In Tabcorp Holdings Ltd v Bowen Investments Pty Ltd the High Court stated:
The “ruling principle”, confirmed in this Court on numerous occasions, with respect to damages at common law for breach of contract is that stated by Parke B in Robinson v Harman:
“The rule of the common law is, that where a party sustains a loss by reason of a breach of contract, he is, so far as money can do it, to be placed in the same situation, with respect to damages, as if the contract had been performed.”[42]
[42](2009) 236 CLR 272, [13] per French CJ, Gummow, Heydon, Crennan and Kiefel JJ (citations omitted).
Although damage is not an element of the cause of action for breach of contract, a plaintiff will be limited to nominal damages only unless, on the balance of probabilities, the plaintiff has affirmatively established that the breach has caused ‘assessable damage … which is capable of being measured in monetary terms’.[43]
[43]The Commonwealth of Australia v Amann Aviation Pty Ltd (1991) 174 CLR 64 at 118.
Once a causal link is proved, the plaintiff must also establish that the damages claimed are not too remote. In Hadley v Baxendale it was stated that a loss caused by a breach of contract is not too remote if it:
may fairly and reasonably be considered either arising naturally, ie, according to the usual course of things, from such breach of contract itself, or such as may reasonably be supposed to have been in the contemplation of both parties, at the time they made the contract, as the probable result of the breach of it. [44]

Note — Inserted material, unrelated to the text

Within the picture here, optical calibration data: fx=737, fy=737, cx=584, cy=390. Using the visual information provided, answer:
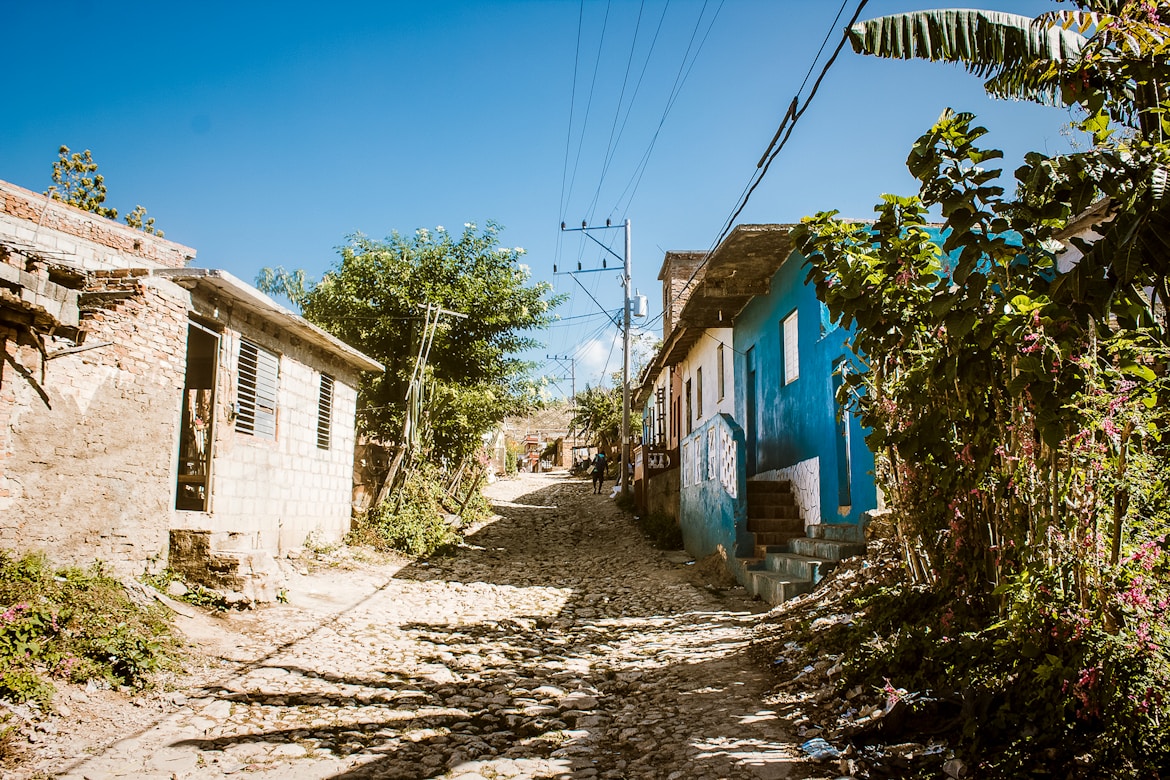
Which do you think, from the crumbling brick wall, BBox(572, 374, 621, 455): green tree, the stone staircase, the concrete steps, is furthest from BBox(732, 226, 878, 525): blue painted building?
BBox(572, 374, 621, 455): green tree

[44](1854) 9 Exch 341 at 354; 156 ER 145 at 151.
The ruling principle is also qualified by the need for a successful plaintiff to establish that reasonable steps have been taken to mitigate the damage caused by the breach of contract. Where such steps are taken, the plaintiff can recover money which was reasonably spent in mitigating or attempting to mitigate the effects of the breach of contract.[45]
[45]Lloyds & Scottish Finance Ltd v Modern Cars & Caravans (Kingston) Ltd [1966] 1 QB 764 at 782; Also see, Whitehouse Hotels Pty Ltd v Lido Savoy Pty Ltd (1975) 49 ALJR 93 at 99.

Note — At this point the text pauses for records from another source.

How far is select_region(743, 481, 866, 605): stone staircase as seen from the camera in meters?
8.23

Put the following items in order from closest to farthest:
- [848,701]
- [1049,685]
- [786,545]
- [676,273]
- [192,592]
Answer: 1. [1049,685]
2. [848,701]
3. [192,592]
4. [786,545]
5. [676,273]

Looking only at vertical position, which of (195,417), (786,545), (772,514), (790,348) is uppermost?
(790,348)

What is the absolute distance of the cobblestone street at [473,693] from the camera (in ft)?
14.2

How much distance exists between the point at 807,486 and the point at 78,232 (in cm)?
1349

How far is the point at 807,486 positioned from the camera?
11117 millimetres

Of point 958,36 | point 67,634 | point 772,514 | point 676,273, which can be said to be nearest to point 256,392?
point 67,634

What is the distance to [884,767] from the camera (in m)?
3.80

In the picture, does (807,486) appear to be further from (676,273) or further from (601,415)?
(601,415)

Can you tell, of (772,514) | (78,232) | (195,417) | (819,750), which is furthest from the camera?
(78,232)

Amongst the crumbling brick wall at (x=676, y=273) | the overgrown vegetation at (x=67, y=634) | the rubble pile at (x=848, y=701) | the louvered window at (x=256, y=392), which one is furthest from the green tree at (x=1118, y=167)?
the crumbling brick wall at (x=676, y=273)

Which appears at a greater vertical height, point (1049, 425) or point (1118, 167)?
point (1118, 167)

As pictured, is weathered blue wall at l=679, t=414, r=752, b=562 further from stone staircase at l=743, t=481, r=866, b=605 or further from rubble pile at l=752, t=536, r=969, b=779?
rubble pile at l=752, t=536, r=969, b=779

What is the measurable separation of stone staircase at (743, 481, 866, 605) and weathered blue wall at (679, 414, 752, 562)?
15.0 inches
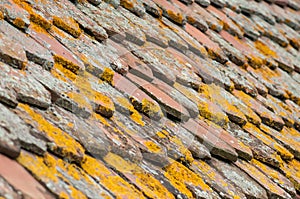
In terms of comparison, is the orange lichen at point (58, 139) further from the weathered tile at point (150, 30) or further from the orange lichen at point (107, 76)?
the weathered tile at point (150, 30)

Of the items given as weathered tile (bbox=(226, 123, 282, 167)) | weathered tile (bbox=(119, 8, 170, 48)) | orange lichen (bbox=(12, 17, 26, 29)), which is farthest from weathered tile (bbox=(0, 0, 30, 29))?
weathered tile (bbox=(226, 123, 282, 167))

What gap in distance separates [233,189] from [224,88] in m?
A: 1.00

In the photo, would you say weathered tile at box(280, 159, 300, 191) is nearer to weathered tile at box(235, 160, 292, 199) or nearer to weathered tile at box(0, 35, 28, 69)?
weathered tile at box(235, 160, 292, 199)

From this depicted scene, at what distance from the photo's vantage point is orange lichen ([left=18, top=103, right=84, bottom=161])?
205 cm

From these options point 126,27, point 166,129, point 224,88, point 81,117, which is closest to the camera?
point 81,117

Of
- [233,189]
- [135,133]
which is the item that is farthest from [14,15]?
[233,189]

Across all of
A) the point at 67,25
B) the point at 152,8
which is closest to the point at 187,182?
the point at 67,25

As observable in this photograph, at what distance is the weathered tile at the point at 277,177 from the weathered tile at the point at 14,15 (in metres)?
1.61

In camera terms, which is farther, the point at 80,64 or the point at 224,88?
the point at 224,88

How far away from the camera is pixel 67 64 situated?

Finally, difficulty in the calculation of damages is not a bar to recovery, unless it is impossible to say that there is an assessable loss resulting from the breach.[46]
[46]Commonwealth v Amann Aviation Pty Ltd (1991) 174 CLR 64 at 83; Fink v Fink (1946) 74 CLR 127 at 143.
I will first deal with the claim for lost buyer’s premium.
If the consignment agreement had been performed, and the paintings auctioned on 6 May 2009, some paintings would have been sold at or above the reserve prices and that the plaintiff would have earned a buyer’s premium of 20 per cent of the sale price on each sale. By reason of Mrs Ange’s withdrawal of the paintings from sale, the plaintiff has lost the likely buyer’s premiums which it would have received. Damages in this amount are not too remote, being the likely loss in the event of withdrawal. Put simply, the plaintiff lost the opportunity to earn income from the auction of the paintings.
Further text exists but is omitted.